Encrypt all the things!

BTW, my colleague went to China and needed to secure an iPhone, he wrote down how to do it because there's always a risk that we'll miss a step:

https://blog.filippo.io/securing-a-travel-iphone/

We already use burner laptops, etc.

I made my own phone and I use it on the mobile network I made last year.

Enter your text here...

Thank you! I don't have a specific problem with Google, I don't like having all of my eggs in one basket though. Point taken that they know everything about me through my friends anyway.

Sifting through the easiest things I can do:

Encrypt my computer (and my phone?)
Get lastpass

I like the sound of this: "Install a fine grained permissions manager, disable all permissions that aren't required for normal operation of the app, and aren't dependencies for other apps." and if I can find an app that does that without needing the phone to be rooted I will.

Some of these instructions:

"Install few to no apps, only those you explicitly trust
Use Signal for full end to end encryption
Use streisand as a VPN
Turn off as many permissions as practical, i.e. location services, etc
Use Firefox with uOrigin adblocker"

might get used as well - e.g. Firefox with the adblocker...

Maybe I am paranoid.

I recently tried to dump Google but in the end, settled on google apps for business (eg: something@yourname.com).

Apparently it isn't as intrusive as punter Gmail although you should fiddle with all the privacy settings no matter what service you use.

Last pass sounds good but I'm yet to try it.

And of course, encrypt all the things.

That's a handy guide. Bookmarked.

No way man, you can 'wire' tap the string.

I love reading this thread. Most of the time I literally have no clue what people are on about but it deffo sounds important.

So it looks like the plan is still to have encryption that can be broken http://www.theregister.co.uk/2016/07/14/gov_says_new_home_sec_iwilli_have_powers_to_ban_endtoend_encryption/

I wonder how far down this route they're going to go before realising that this is unimplementable. Even if they manage to get Google, Apple, WhatsApp, etc onboard the technology is out there and open source with things like Signal.

Illegal encryption. Reminds me of the early days in the 90s when PGP above a certain level was banned outside of the USA because they classified encryption as a munition.

Jokes. Guess I'll be breaking the law in the future.

So the national serum institute wanted/needed to send all health info on every Dane, incl. psychiatric history, social security number etc. to the national statistics office. How did they do it?: By fucking burning it, unencrypted, onto CDs and then using the completely useless Danish Mail as a courier, which obviously meant that it got delivered to the Chinese Visa Office... They've since given the, now opened, package back. Jesus Christ.

Link?

http://www.infosecurity-magazine.com/news/health-data-nearly-every-dane/

Here's a question. I just cluelessly changed my laptop's dns settings to use Google's IPv6 ones.

Everything still works but will it actually make things speedier? What's the point?

Tl;dr

Yes it will make things speedier.

Because most operating systems will attempt an IPv6 lookup before falling back to IPv4. Which means your DNS will be faster.

The point is that we can stop using NAT, and every device will get it's own IP address, and routing is much simpler, and everything is easier.

Well, in theory... because the catch is that a lot of people use NAT as a defensive perimeter. They shouldn't because it's not such a thing, but they do because software has been shitty in the past and it was enough to stop most things.

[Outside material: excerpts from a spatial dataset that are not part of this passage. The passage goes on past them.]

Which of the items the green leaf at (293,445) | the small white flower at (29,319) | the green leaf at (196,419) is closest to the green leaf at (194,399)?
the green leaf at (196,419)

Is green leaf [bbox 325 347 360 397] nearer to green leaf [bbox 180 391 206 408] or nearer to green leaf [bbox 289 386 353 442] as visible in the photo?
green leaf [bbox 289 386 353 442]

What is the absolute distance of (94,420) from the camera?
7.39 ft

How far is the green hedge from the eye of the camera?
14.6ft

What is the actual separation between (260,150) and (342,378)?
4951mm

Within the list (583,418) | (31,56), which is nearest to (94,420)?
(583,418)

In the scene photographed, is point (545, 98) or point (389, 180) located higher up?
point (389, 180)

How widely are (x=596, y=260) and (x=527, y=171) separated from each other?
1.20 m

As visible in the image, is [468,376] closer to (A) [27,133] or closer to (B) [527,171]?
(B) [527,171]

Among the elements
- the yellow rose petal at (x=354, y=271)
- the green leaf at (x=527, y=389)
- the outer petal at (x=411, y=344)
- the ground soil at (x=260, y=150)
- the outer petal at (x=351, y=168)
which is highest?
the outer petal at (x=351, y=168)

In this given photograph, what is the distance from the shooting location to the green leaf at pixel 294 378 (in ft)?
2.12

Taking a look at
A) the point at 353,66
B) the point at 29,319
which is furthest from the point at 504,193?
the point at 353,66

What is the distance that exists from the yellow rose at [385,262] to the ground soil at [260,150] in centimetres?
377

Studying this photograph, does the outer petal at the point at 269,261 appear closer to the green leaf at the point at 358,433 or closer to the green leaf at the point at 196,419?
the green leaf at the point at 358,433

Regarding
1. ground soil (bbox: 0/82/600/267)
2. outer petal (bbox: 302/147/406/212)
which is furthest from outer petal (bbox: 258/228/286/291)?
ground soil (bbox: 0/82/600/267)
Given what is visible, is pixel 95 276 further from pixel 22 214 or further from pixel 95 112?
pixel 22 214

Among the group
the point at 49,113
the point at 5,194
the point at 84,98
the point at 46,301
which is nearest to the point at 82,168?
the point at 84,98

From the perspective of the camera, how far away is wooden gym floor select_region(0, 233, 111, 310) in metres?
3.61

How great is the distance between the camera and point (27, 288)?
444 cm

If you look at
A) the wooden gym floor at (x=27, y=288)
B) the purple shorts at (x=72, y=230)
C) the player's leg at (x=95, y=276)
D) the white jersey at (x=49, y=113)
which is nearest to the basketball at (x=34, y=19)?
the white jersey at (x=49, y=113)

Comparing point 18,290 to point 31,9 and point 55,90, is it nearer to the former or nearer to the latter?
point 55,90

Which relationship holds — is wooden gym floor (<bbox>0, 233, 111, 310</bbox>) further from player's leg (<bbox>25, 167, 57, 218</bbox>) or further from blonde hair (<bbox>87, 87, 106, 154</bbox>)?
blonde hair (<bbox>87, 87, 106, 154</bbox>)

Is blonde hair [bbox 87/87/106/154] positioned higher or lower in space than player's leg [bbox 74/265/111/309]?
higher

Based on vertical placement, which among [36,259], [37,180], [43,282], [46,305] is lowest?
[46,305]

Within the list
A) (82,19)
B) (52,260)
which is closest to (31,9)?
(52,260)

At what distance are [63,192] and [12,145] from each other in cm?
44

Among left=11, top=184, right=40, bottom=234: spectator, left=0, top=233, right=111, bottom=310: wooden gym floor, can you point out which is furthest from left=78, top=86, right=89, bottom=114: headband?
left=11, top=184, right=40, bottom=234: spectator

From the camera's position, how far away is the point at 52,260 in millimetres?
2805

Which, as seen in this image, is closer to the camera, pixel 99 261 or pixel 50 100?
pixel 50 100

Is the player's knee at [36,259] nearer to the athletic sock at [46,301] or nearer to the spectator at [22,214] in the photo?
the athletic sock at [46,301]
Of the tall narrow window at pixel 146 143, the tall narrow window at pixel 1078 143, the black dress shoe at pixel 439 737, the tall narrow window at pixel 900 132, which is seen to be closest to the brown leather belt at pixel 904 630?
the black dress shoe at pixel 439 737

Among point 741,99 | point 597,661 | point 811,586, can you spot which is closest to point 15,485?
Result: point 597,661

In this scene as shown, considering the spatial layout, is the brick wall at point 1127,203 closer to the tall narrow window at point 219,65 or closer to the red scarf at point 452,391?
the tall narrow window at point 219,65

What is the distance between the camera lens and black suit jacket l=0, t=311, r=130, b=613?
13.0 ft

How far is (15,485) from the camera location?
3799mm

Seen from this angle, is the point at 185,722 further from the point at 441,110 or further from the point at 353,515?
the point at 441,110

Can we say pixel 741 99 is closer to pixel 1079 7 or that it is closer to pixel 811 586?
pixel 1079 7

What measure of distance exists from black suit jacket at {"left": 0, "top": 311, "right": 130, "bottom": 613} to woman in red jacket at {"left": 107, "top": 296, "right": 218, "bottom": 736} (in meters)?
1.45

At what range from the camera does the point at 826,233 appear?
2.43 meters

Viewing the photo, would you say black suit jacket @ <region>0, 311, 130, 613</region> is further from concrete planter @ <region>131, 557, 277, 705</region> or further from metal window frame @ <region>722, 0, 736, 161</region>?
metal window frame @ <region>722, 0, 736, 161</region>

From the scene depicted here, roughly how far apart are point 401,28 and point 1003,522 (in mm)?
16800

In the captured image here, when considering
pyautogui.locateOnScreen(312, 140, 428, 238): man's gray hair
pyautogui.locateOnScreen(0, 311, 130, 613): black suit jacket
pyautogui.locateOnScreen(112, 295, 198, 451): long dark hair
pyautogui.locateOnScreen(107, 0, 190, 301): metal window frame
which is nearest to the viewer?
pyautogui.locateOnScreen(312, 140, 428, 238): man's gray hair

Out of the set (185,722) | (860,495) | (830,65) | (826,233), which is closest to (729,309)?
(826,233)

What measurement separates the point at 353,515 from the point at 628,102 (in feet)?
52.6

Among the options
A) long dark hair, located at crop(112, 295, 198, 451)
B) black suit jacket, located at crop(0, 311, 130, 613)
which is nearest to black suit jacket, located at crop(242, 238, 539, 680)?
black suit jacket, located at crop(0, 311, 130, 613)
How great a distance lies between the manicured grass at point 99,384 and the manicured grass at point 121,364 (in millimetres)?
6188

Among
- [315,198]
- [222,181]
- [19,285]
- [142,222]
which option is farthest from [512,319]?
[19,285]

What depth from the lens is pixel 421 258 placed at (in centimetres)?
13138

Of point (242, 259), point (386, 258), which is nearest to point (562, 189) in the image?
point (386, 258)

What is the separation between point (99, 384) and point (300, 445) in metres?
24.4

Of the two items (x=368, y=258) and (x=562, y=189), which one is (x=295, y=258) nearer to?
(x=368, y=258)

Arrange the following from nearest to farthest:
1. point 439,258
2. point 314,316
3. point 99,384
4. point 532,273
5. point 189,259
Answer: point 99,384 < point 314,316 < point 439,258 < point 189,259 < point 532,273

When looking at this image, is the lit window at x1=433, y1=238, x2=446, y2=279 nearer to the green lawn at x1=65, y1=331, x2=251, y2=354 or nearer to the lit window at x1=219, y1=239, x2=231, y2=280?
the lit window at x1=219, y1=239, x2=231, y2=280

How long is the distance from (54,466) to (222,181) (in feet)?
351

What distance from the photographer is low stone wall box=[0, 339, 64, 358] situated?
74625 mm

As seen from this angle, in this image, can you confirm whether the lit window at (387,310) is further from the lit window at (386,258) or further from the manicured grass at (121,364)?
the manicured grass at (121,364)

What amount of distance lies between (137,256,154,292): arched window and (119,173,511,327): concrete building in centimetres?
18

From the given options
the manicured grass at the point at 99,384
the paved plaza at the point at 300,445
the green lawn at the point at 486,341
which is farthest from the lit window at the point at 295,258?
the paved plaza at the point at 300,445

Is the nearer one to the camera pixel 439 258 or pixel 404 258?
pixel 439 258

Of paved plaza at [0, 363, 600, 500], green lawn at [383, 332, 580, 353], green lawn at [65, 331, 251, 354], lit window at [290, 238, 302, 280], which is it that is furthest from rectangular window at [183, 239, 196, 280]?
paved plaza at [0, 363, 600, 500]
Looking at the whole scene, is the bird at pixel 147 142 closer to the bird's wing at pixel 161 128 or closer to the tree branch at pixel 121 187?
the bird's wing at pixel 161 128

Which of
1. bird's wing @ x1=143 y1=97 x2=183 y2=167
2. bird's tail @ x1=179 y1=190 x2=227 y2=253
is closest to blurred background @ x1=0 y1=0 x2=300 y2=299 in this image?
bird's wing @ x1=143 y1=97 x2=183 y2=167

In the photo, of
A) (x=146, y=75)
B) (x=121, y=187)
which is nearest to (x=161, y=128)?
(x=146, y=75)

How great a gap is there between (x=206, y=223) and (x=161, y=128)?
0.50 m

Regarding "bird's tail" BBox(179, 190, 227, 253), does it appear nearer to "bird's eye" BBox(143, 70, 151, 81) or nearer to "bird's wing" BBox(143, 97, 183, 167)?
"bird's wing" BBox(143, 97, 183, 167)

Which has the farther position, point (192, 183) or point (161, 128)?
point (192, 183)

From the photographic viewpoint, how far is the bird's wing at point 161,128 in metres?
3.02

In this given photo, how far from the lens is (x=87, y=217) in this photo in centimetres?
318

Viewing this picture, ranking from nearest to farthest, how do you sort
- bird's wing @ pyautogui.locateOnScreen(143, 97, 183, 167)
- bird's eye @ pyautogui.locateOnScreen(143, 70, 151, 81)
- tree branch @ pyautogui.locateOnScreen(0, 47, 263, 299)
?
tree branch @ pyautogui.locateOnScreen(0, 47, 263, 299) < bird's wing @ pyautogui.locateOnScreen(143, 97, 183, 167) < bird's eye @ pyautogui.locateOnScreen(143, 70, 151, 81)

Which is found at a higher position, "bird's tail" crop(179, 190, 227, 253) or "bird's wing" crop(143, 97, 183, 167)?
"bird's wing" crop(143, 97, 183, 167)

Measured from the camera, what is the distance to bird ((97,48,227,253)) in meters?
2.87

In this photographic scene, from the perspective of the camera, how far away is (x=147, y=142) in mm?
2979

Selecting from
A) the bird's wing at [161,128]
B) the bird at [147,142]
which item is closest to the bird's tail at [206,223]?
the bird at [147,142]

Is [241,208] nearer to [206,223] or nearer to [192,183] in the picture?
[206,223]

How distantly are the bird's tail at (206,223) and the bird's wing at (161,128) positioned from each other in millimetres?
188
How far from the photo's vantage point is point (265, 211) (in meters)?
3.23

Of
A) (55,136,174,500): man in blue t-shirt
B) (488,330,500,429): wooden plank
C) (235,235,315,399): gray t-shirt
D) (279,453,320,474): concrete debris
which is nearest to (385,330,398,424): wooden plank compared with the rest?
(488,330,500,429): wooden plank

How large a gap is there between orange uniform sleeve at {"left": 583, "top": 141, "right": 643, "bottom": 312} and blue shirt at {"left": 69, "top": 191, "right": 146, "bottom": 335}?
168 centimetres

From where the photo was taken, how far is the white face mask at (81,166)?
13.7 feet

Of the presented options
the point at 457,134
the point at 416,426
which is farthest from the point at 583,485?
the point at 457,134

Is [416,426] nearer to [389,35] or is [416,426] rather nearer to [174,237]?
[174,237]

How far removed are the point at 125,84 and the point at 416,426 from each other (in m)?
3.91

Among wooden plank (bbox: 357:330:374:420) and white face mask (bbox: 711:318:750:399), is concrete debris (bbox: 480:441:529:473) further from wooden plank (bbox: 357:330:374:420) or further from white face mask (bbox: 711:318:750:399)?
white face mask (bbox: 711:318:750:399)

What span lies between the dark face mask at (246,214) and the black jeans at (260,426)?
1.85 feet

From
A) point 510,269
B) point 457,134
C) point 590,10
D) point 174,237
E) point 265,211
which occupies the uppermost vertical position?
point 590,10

So long-term... as IPv6 goes everywhere, one must also think about how to secure devices that used to be just "inside" the network when they become externally visible by default.

Cool. I get it now.

One more thing: do DNS settings manually entered in the OS apply to all networks you connect to or do you have to do it per network?

It will apply to all networks.

However...

If you connect to a network that doesn't support IPv6, then what it is going to do is to fallback to whatever IPv4 DNS is supplied in the DHCP settings for that network.

If you want to assert that you use Google DNS, you should fill in IPv4 DNS as well as IPv6 DNS.

What are the suggestions for encrypting an external USB HDD. Needs to be Windows compatible and prefereably, although not essential, Linux compatible.

I'd normally use Truecrypt but it seems to be playing up a bit on Windows 10.

I give up when it comes to external USB devices.

Usually just encrypt files themselves via gpg instead.

I want a IPV6 now. How do I get one?

In the UK?

http://aaisp.net/

If I had to use a BT supplied internet... I'd use them.

UAE bans VPNS:

http://loyaltylobby.com/2016/07/28/uae-bans-use-of-vpns-proxy-servers-with-up-to-544k-fine-imprisonment-if-caught/

Yahoo has apparently been hacked. If you've got any accounts with 'em, change your password.